Last month, the 9th Circuit Court of Appeals issued a decision in Singh v. Blanche (No. 24-815) affirming the denial of asylum to Baljit Singh of Punjab, India – a practicing Sikh and member of a political group called the Shiromani Akali Dal (Mann) party.
Singh said he faced danger from two political groups, the Akali Dal Badal party and the Bharatiya Janata party (BJP), both of which oppose the Mann party. His argument for past persecution was based on an eleven-month period during which he received a vague threat by unknown individuals, two apparently unrelated physical assaults by unknown individuals without serious injuries, and a brief police detention instead of assistance.
However, both the Immigration Judge and the Board of Immigration Appeals found these four instances had a tenuous connection and did not rise to the level of “persecution” as it has been developed by case law. Persecution is an extreme concept that means something considerably more than discrimination or harassment; not all negative treatment equates with persecution.

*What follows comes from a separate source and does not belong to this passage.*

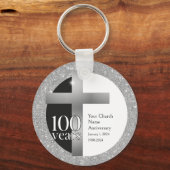 シルバーグレイ教会100周年パーソナライズされた キーホルダー (正面)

Threats, without more, do not necessarily compel the finding of past persecution. In Singh’s case, the vague threat was not “specific” or “menacing” enough to make him fear imminent harm. Regarding his two assaults, his injuries were treatable with only a hot compress, an injection of some kind, and oral medication. This lack of serious injuries coupled with minimal treatment and a quick recovery did not compel the finding of past persecution. Finally, the length and quality of Singh’s detention was the relevant consideration, and he was only detained for a single night and was not physically harmed. Viewed separately or cumulatively, this treatment did not rise to the level justifying a grant of asylum.
The 9th Circuit also confirmed that a prior case involving a practicing Sikh and member the Mann party (Sharma v. Garland – 9th Cir. 2021) did not establish “special rule” that applies to all similarly situated individuals. Rather, each asylum claim is evaluated on its individual merits, and successful asylum claims had significantly different instances of persecution. In this case, one judge noted that “several of Singh’s allegations bear a striking resemblance to allegations that other Indian nationals have made in their attempts to obtain asylum.”
Even if Singh had established past persecution, it was still established that he could reasonably relocate within India. The ICE trial attorney submitted a 2018 report from the Law Library of Congress (India: Feasibility of Relocation of Sikhs and Members of the Shiromani Akali Dal (Mann) Party), stating that “[t]here appear to be no legal obstacles for members of the Sikh faith to relocate to other areas of India.” The report also addressed membership in the Mann party and concluded that “internal relocation is feasible” when the person is “not of interest to central authorities,” and that “[o]nly hard-core militants appear to be of interest to central Indian authorities.”
This latest decision from the 9th Circuit demonstrates that the West Coast Circuit is less likely to overrule decisions from Immigration Judges and the BIA than they have been in the past. In a concurrence, Judge VanDyke wrote that to genuinely apply the substantial evidence standard it is to ask one question: “could any reasonable adjudicator … have found as the agency did? That’s a low bar for the agency to clear.”
(The report also states that “depending on the circumstances and financial position of the person, it may be practically difficult to relocate.” This may be relevant for other Sikhs applying for asylum.)